L’avenir est prometteur d’innovations qui seront de puissants facteurs de croissance dont nous profiterons si faisons ce qu’il faut pour ça, à commencer par vaincre nos peurs et abandonner l’auto-dénigrement qui est devenue une spécialité nationale bien handicapante.

Si les crédits hypothécaires à risques des USA ont déclenché la crise financière, ne généralisons pas, ne faisons pas d’amalgames infondés et ne jetons surtout pas le bébé avec l’eau du bain ! La tristement célèbre crise des subprimes n’est que la conséquence d’une pratique financière aberrante ayant consisté à endetter des américains qui n’avaient pas les moyens de rembourser puis de revendre ces dettes ” titrisées ” sur le marché mondial. Ni le principe ni le fondement du crédit ne sont en cause.

Le crédit reste un outil fondamental de l’économie moderne, du développement des pays et des entreprises et du bien être des peuples à qui il permet d’accéder à un grand nombre de biens indispensables, au premier rang desquels le logement.

Certes, il doit être utilisé raisonnablement et sa distribution, notamment en direction des plus faible, doit être encadrée par des règles éthiques.Mais, c’est un moyen de maintenir la consommation des français pour passer la crise avec le moins de dégâts possible dans notre tissus économique et social.

Sans attendre de nouvelles mesures qui s’ébauchent pour favoriser le recours au crédit, il existe une technique qui permet tout à la fois de redonner immédiatement du pouvoir d’achat aux nombreux français souffrant d’un endettement excessif sans pour autant se trouver en situation de surendettement et dont le nombre est estimé à cinq millions, ce qui est loin d’être négligeable, tout en ” consolidant ” leur endettement et en augmentant leur solvabilité : le rachat de crédits.

Cette technique bancaire initialement destinée à corriger un malendettement et prévenir le surendettement connaît depuis quelques années un succès qui ne se dément pas en cette période de crise, même si l’augmentation récente des taux a freiné le développement du rachat de crédit hypothécaire. A ce niveau également, une baisse des taux, fut-elle minime, sera bénéfique.

Pour les banques également, le regroupement de crédits présente de nombreux avantages, mêmes s’il sont relativement marginaux : C’est essentiellement un ” recyclage ” de capitaux déjà libérés qui leur apporte des liquidités, une rémunération sous forme de frais, des garanties nouvelles et, surtout, qui ” resolvabilise ” un grand nombre d’emprunteurs qui se trouvent en situation plus ou moins critique, évitant ainsi d’augmenter un taux de défaillances, certes encore supportable, mais orienté à la hausse ( +15% au premier semestre 2008 pour les crédits à la consommation). Or, même si le marché est aujourd’hui mature, il reste un potentiel très important à exploiter qui est un atout pour les établissements de crédits français. Le marché de la restructuration financière des particuliers est crédité d’une croissance annuelle de 20% pour les prochaines années.

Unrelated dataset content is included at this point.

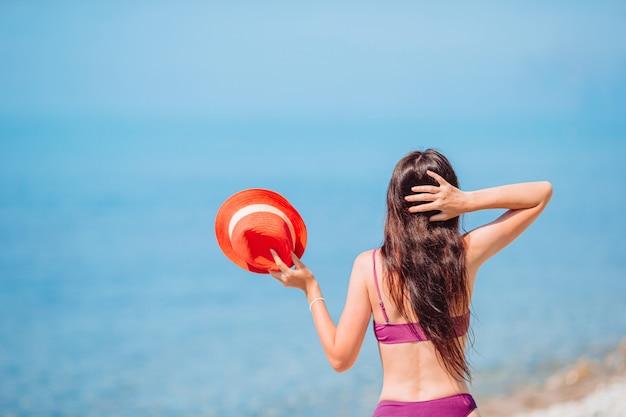 Молодая счастливая женщина на белом пляже.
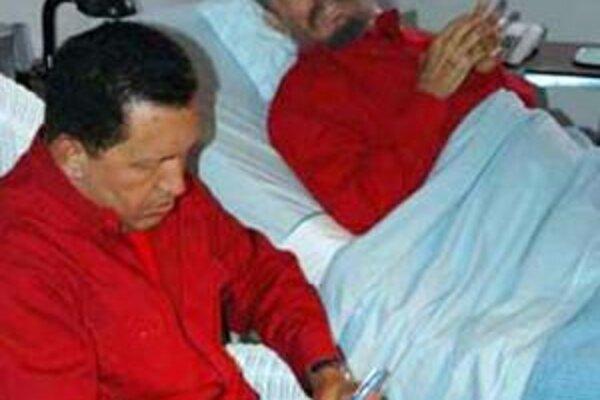 Kubánsky líder Fidel Castro (vpravo), ktorého prišiel navštíviť venezuelský prezident Hugo Chávez na archívnej snímke z 14. augusta 2006 v havanskej nemocnici.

Lorsque l’intérêt des uns et des autres coïncident à ce point, gageons que l’avenir du rachat de crédits ne sera pas compromis par la crise financière ni victime d’un effet ” credit crunch “.

Il en est de l’économie comme de l’écologie, c’est en accumulant les pratiques vertueuses que nous guérirons nos maux actuels. Le rachat de crédits en est une qu’il faut promouvoir.